Relationship of point bar morphology to channel curvature and planform evolution

Authors: ROWLEY, TAYLOR - Louisiana State University; KONSOER, KORY - Louisiana State University; Langendoen, Eddy; LI, ZHI - University Of Illinois; Ursic, Michael - Mick; GARCIA, MARCELO - University Of Illinois

Submitted to: Geomorphology
Publication Type: Peer Reviewed Journal
Publication Acceptance Date: 11/24/2020
Publication Date: 2/15/2021
Citation: Rowley, T., Konsoer, K., Langendoen, E.J., Li, Z., Ursic, M.E., Garcia, M. 2021. Relationship of point bar morphology to channel curvature and planform evolution. Geomorphology. 375:107541. https://doi.org/10.1016/j.geomorph.2020.107541.
DOI: https://doi.org/10.1016/j.geomorph.2020.107541

Interpretive Summary: The understanding of the migration of river meander bends is incomplete because of highly complicated flow and sediment transport patterns, and resulting interactions between vertical and planform adjustment. Planform is typically represented by the curvature of the channel centerline, while point bars are the prominent features comprising the river bed. Combining analysis of aerial imagery and river bathymetry collected using unmanned aircraft systems and multibeam sonar, ARS scientists in Oxford, MS, in collaboration with researchers from Louisiana State University and the University of Illinois developed relationships between channel centerline curvature and point bar geometry for select meander bends on the Wabash River, IL/IN, and the Pearl River, MS/LA. Additionally, an analytical model to estimate river bed geometry from channel centerline curvature was used to investigate the developed relationships. The temporal adjustment of planform and point bar geometry on both river systems was consistent for meander bends migrating in downstream direction. Specifically, the point bars presented a flat upper geometry, maximum migration rates occurred near the bend apex, and the bends developed a curvature comprising multiple maxima. These findings can be used in river engineering to determine rate and direction of future meander bend migration. Action agencies will therefore be able to prioritize bank stabilization to protect farmland along meandering rivers.

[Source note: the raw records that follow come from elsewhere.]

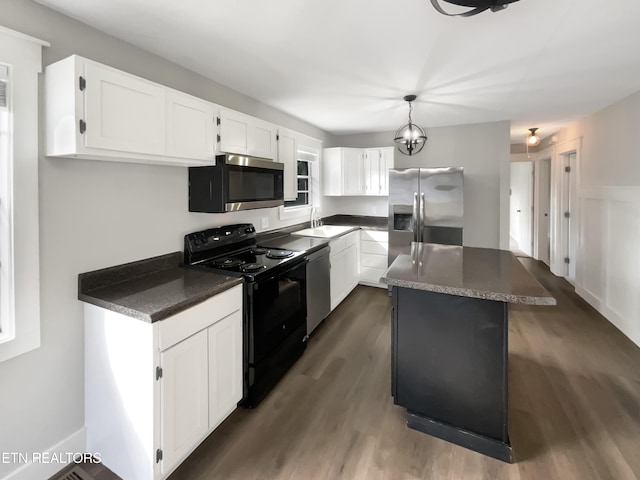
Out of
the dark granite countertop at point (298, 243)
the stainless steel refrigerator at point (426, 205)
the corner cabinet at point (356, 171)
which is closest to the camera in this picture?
the dark granite countertop at point (298, 243)

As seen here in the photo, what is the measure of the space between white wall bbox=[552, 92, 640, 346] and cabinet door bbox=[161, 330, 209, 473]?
12.6ft

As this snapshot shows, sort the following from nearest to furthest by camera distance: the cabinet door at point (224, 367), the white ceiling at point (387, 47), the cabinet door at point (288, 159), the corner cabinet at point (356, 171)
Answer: the white ceiling at point (387, 47), the cabinet door at point (224, 367), the cabinet door at point (288, 159), the corner cabinet at point (356, 171)

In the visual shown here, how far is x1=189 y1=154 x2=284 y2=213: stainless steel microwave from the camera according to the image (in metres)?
2.26

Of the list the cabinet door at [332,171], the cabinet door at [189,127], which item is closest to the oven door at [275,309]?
the cabinet door at [189,127]

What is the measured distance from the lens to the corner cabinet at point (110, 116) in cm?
147

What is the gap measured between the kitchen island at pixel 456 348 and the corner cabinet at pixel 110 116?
1.56 metres

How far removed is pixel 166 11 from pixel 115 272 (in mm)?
1489

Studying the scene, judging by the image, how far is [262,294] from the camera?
2133 millimetres

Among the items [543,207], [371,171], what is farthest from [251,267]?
[543,207]

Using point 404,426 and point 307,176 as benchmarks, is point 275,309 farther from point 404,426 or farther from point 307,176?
point 307,176

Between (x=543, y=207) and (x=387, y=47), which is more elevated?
(x=387, y=47)

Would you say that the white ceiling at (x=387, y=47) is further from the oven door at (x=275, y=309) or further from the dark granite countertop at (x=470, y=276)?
the oven door at (x=275, y=309)

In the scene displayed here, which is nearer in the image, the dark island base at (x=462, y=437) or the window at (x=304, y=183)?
the dark island base at (x=462, y=437)

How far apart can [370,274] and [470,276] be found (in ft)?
9.18
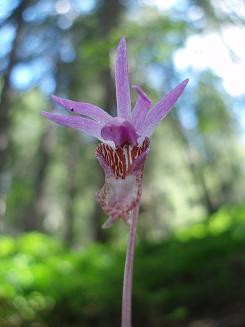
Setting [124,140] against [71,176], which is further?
[71,176]

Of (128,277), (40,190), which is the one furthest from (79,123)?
(40,190)

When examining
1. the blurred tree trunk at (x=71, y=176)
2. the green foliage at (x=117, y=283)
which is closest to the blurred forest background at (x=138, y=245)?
the green foliage at (x=117, y=283)

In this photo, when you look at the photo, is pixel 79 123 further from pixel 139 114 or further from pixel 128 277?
pixel 128 277

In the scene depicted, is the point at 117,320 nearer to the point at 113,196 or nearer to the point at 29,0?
the point at 113,196

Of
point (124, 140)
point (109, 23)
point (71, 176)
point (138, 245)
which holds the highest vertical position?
point (124, 140)

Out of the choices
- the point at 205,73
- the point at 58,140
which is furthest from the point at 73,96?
the point at 205,73

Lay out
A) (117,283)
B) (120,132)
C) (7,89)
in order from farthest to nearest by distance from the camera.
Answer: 1. (7,89)
2. (117,283)
3. (120,132)

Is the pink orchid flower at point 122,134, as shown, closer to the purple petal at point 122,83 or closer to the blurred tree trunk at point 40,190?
the purple petal at point 122,83

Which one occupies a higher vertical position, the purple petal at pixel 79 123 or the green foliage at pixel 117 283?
the purple petal at pixel 79 123
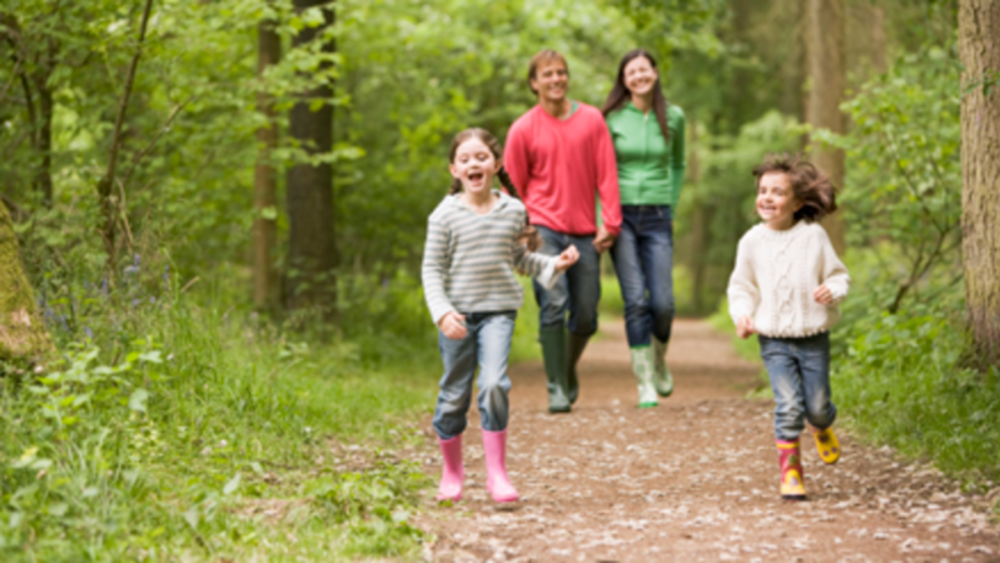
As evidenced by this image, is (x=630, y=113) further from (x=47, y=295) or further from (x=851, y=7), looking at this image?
(x=851, y=7)

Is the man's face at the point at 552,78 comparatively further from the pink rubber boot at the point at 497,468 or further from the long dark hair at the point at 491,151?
the pink rubber boot at the point at 497,468

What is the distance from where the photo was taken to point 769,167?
451 centimetres

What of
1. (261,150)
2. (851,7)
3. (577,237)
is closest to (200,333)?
(577,237)

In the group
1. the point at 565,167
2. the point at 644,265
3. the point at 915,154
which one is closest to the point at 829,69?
the point at 915,154

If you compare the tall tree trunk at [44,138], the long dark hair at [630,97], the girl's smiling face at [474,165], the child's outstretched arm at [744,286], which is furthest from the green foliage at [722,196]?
the girl's smiling face at [474,165]

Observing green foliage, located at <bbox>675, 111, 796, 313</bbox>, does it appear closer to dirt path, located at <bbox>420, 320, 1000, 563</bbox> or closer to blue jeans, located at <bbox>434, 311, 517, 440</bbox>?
dirt path, located at <bbox>420, 320, 1000, 563</bbox>

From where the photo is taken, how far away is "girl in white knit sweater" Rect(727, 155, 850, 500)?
4359 millimetres

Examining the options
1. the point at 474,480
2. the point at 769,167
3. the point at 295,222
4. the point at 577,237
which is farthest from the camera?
the point at 295,222

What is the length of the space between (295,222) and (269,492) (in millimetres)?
5586

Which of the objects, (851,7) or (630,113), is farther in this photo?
(851,7)

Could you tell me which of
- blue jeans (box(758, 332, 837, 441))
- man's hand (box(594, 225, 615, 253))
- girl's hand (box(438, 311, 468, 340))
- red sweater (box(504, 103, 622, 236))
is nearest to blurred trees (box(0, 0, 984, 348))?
red sweater (box(504, 103, 622, 236))

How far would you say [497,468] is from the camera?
14.3 feet

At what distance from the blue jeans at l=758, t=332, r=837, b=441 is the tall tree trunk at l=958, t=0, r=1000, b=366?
1.34 m

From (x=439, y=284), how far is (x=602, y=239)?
2259 mm
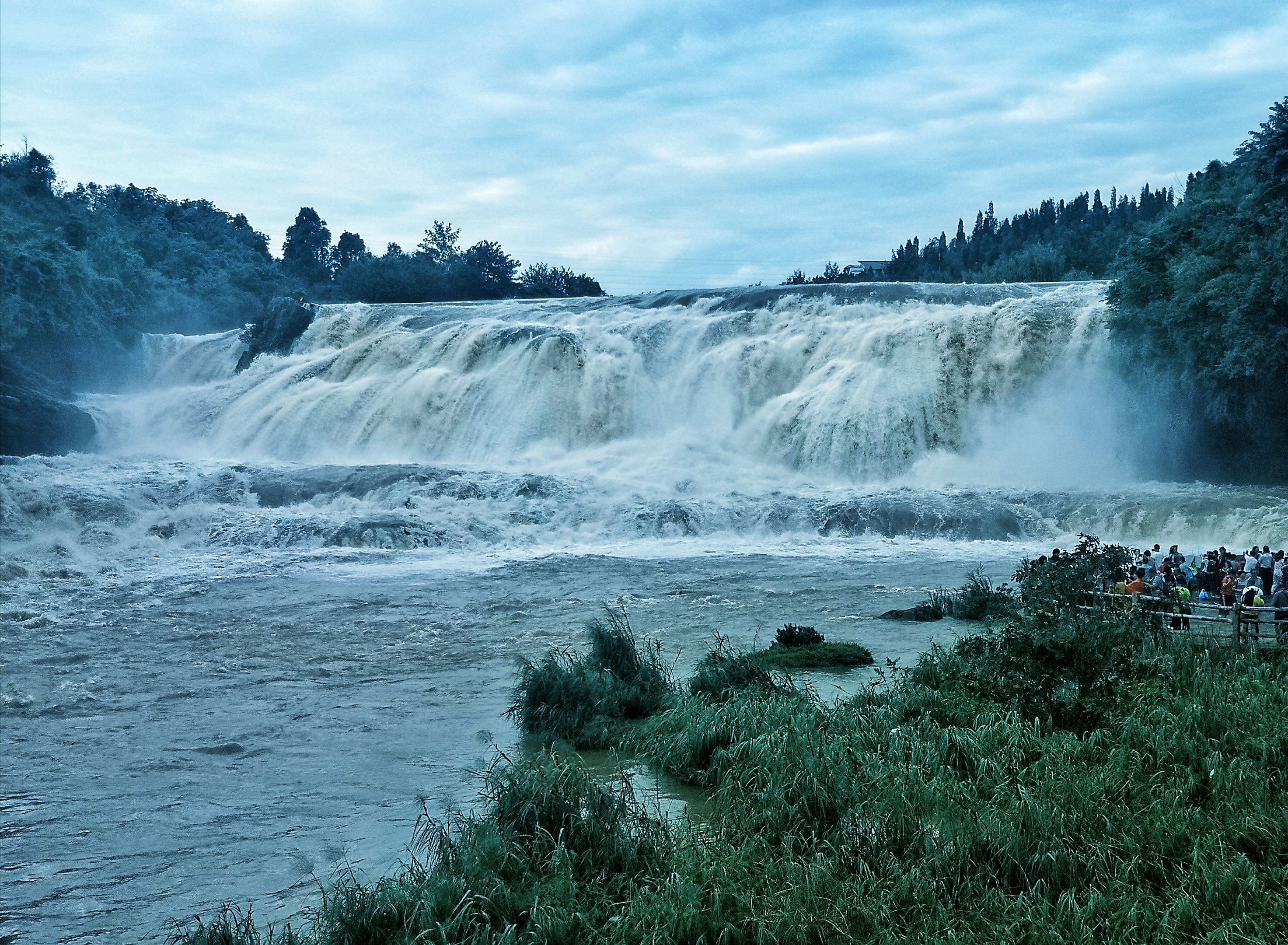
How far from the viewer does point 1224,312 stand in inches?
933

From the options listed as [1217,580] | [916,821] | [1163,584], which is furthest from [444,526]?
[916,821]

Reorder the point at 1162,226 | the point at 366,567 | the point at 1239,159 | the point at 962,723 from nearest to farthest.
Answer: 1. the point at 962,723
2. the point at 366,567
3. the point at 1239,159
4. the point at 1162,226

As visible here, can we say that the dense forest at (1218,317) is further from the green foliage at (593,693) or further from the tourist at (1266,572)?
the green foliage at (593,693)

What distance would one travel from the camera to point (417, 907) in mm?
5219

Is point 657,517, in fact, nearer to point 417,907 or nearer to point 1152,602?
point 1152,602

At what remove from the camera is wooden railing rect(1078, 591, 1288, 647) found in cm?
950

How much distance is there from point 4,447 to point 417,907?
29.5 m

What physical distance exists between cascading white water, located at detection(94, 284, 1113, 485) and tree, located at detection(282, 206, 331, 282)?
43.0 meters

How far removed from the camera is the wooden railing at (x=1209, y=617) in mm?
9500

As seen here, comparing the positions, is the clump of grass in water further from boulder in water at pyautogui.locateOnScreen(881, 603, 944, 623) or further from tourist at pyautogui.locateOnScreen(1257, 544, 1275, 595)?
tourist at pyautogui.locateOnScreen(1257, 544, 1275, 595)

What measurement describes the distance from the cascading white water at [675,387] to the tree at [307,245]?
43023 mm

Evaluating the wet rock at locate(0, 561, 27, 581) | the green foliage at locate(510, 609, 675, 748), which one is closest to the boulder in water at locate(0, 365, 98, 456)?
the wet rock at locate(0, 561, 27, 581)

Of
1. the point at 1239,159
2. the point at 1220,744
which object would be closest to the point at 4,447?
the point at 1220,744

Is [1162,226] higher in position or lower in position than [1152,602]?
higher
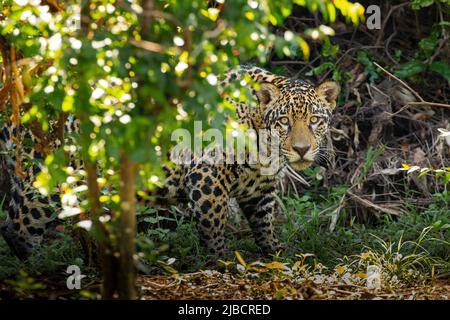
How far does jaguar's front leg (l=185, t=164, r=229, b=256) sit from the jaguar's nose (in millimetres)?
652

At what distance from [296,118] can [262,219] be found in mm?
1036

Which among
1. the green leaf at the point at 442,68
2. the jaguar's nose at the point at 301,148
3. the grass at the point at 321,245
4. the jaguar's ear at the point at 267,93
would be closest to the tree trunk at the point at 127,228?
the grass at the point at 321,245

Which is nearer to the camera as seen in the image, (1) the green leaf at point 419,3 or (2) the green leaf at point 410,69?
(1) the green leaf at point 419,3

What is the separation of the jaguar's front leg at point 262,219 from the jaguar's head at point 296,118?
0.59m

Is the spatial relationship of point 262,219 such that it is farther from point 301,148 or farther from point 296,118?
point 296,118

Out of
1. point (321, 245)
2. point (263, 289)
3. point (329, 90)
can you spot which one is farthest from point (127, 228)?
Answer: point (329, 90)

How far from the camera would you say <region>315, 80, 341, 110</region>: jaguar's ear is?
277 inches

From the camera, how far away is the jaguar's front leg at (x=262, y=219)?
7.18 meters

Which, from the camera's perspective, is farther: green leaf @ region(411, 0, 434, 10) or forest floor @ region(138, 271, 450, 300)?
green leaf @ region(411, 0, 434, 10)

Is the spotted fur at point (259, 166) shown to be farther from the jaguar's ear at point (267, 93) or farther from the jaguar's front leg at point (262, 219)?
the jaguar's front leg at point (262, 219)

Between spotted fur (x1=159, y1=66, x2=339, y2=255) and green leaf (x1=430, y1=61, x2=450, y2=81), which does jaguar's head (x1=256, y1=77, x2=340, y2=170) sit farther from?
green leaf (x1=430, y1=61, x2=450, y2=81)

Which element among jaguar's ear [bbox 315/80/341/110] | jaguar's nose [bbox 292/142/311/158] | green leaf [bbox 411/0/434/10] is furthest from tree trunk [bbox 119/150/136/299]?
green leaf [bbox 411/0/434/10]
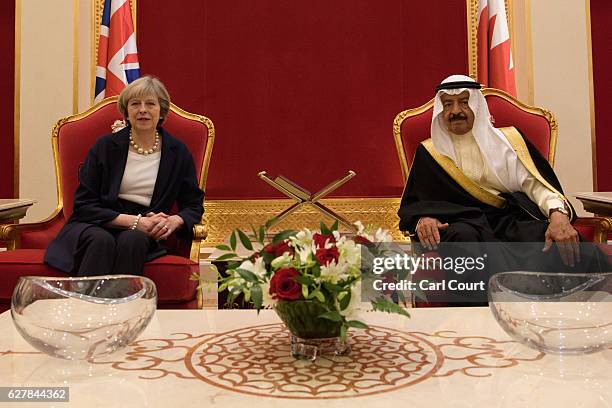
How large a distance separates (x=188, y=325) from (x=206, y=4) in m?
Answer: 3.04

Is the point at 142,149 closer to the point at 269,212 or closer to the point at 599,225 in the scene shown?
the point at 269,212

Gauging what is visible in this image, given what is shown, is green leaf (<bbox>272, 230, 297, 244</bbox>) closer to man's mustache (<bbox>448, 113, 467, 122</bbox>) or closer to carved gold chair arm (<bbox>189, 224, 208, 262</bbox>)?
carved gold chair arm (<bbox>189, 224, 208, 262</bbox>)

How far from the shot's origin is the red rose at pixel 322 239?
1.35 m

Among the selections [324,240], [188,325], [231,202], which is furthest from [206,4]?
[324,240]

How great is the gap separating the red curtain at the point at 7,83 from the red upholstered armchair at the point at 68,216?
50.7 inches

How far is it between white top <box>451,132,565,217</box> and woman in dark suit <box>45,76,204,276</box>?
1.42 meters

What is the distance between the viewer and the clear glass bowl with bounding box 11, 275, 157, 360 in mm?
1425

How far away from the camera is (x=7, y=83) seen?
14.6ft

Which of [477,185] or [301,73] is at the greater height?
[301,73]

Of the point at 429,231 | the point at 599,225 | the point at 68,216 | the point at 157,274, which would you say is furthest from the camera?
the point at 68,216

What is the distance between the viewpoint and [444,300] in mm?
2760

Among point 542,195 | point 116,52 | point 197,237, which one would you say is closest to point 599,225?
point 542,195

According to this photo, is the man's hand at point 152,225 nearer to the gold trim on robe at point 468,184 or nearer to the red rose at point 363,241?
the gold trim on robe at point 468,184

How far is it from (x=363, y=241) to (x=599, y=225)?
198 cm
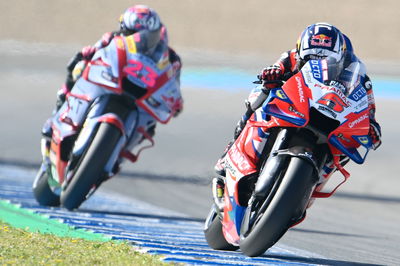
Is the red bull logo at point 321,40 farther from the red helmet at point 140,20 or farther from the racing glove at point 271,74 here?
the red helmet at point 140,20

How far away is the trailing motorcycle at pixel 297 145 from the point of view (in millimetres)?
5586

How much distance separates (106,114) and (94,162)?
1.66ft

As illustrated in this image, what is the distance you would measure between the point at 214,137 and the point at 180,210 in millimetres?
5307

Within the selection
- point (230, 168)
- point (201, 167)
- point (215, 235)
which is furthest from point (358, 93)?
point (201, 167)

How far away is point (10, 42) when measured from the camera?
23953mm

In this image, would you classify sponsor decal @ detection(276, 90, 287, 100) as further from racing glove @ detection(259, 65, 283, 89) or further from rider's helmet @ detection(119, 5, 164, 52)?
rider's helmet @ detection(119, 5, 164, 52)

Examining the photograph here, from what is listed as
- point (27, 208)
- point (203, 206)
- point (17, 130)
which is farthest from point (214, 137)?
point (27, 208)

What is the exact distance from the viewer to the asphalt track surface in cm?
880

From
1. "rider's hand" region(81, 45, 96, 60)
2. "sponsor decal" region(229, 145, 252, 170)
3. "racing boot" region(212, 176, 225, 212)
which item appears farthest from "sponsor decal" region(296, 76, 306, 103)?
"rider's hand" region(81, 45, 96, 60)

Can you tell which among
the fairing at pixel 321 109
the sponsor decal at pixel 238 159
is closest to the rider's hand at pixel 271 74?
the fairing at pixel 321 109

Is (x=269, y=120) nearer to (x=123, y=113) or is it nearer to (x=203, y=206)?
(x=123, y=113)

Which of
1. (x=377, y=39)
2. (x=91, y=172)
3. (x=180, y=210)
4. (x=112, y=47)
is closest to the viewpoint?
(x=91, y=172)

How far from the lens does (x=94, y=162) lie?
8133mm

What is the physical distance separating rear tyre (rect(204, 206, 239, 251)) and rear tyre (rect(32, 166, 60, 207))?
2.68 m
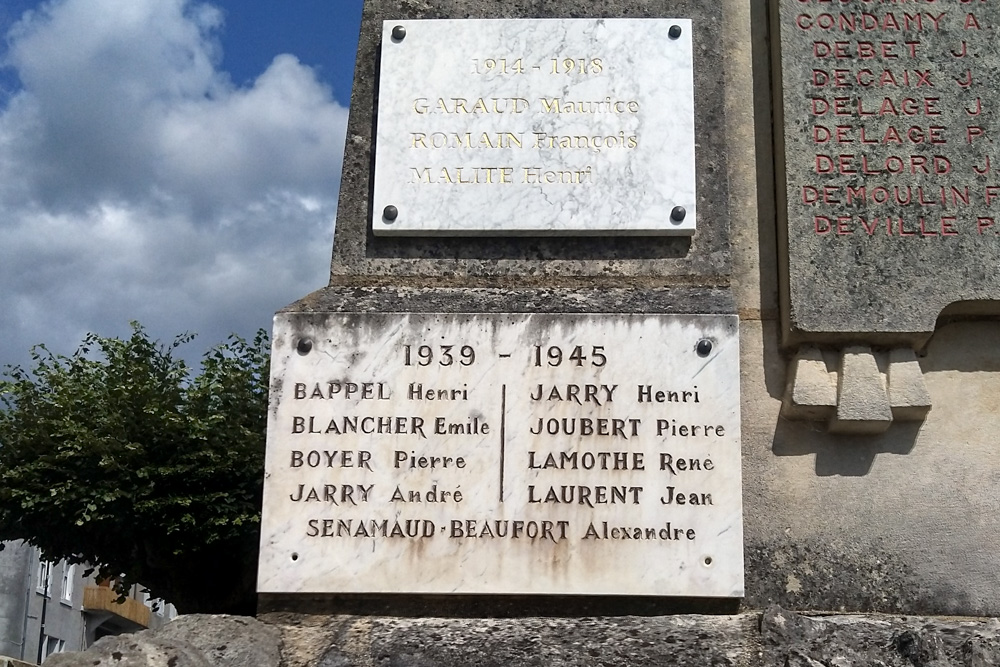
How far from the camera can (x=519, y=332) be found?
3818 mm

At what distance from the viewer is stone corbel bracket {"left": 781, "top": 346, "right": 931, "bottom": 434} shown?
3701 millimetres

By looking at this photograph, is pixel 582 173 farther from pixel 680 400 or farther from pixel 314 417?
pixel 314 417

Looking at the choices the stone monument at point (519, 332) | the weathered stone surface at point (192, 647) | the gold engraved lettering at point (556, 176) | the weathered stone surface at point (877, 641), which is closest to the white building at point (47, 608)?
the weathered stone surface at point (192, 647)

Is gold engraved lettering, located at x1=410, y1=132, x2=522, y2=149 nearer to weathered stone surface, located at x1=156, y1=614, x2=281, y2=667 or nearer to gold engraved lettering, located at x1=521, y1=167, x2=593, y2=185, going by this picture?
gold engraved lettering, located at x1=521, y1=167, x2=593, y2=185

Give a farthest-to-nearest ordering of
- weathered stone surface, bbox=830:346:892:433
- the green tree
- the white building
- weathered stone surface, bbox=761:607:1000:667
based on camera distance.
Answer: the white building → the green tree → weathered stone surface, bbox=830:346:892:433 → weathered stone surface, bbox=761:607:1000:667

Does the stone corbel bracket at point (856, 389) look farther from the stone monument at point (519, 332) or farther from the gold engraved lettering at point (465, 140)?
the gold engraved lettering at point (465, 140)

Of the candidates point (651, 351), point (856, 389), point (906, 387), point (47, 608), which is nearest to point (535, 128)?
point (651, 351)

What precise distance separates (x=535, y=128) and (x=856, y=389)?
5.00ft

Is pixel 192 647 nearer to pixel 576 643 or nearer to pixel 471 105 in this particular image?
pixel 576 643

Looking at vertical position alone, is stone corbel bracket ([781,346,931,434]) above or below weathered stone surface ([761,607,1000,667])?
above

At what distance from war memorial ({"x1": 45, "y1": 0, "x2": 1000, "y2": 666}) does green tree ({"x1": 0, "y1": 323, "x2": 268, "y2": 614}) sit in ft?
23.4

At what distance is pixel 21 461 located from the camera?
37.1ft

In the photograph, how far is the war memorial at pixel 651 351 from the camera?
358 centimetres

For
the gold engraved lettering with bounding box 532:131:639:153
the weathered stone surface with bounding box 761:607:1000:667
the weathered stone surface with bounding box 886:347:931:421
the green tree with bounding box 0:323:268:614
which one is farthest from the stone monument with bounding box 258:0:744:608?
the green tree with bounding box 0:323:268:614
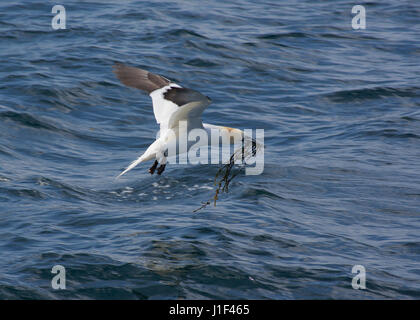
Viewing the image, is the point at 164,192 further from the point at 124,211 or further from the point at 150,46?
the point at 150,46

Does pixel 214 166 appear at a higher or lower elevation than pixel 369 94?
lower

Technical Abstract: Point bars are prominent features in meandering rivers, yet our understanding of the complex interactions among the morphology of the point bars to channel planform and curvature remains incomplete. Thus, this study uses high-resolution field investigation techniques, including multibeam sonar and structure-from-motion, to characterize point bar morphology on twelve point bars within two river systems; the Pearl and Wabash Rivers. Estimates of channel curvature are compared to channel and point bar characteristics including width, migration rate, centerline longitudinal bed elevation, transverse bed slope, and a shape factor. Results reveal that the Pearl River reach has abundant and a systematic distribution of bilinear transverse bar profiles relative to the Wabash River. Additionally, field data are compared to synthetic data generated from PyRiverBed, a centerline-driven bed evolution model. The synthetic data captures a reasonable morphology, yet the model is incapable of capturing local variations in bar morphology that arise as a result of changes in channel width and curvature.